# Statutory Declarations



## robedsmile

Hi everyone

A quick question. I am currently applying for residence via the Partnership Category. My OH has to complete a Statutory Declaration on her sponsorship form. Who in the UK would be qualified to complete it? Does a "notary public" include police officer?

Any help gratefully received!

Chris


----------



## topcat83

robedsmile said:


> Hi everyone
> 
> A quick question. I am currently applying for residence via the Partnership Category. My OH has to complete a Statutory Declaration on her sponsorship form. Who in the UK would be qualified to complete it? Does a "notary public" include police officer?
> 
> Any help gratefully received!
> 
> Chris


Hi Chris - welcome to the Forum

I've been searching on the Immigration New Zealand website and found this: Information on getting a police certificate for United Kingdom of Great Britain and Northern Ireland . It mentions that a Police Certificate is required from the supporting NZ partner and only if you can't get one then a statutory declarationc an be supplied. 

Is the statutory declaration you're talking about in place of a Police certificate? Would a UK Police Certificate do instead? If so - that's easy. There's a link on the page telling you what to do.

If you need a statutory declaration from another country then I guess a police officer from that country would be a good equivalent!


----------



## robedsmile

Thanks for the reply Topcat and also the link.

We have both posted our Police certificate applications off this week so it looks like we don't need to worry about the Stat Dec.

Many thanks again

Chris


----------



## nicolelocin214

robedsmile said:


> Thanks for the reply Topcat and also the link.

Dataset>
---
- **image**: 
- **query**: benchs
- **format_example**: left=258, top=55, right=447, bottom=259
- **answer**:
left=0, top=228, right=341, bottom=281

Task description> List every distinct username that appears as a poster in the forum thread on statutory declarations.

Correct output> robedsmile, topcat83, nicolelocin214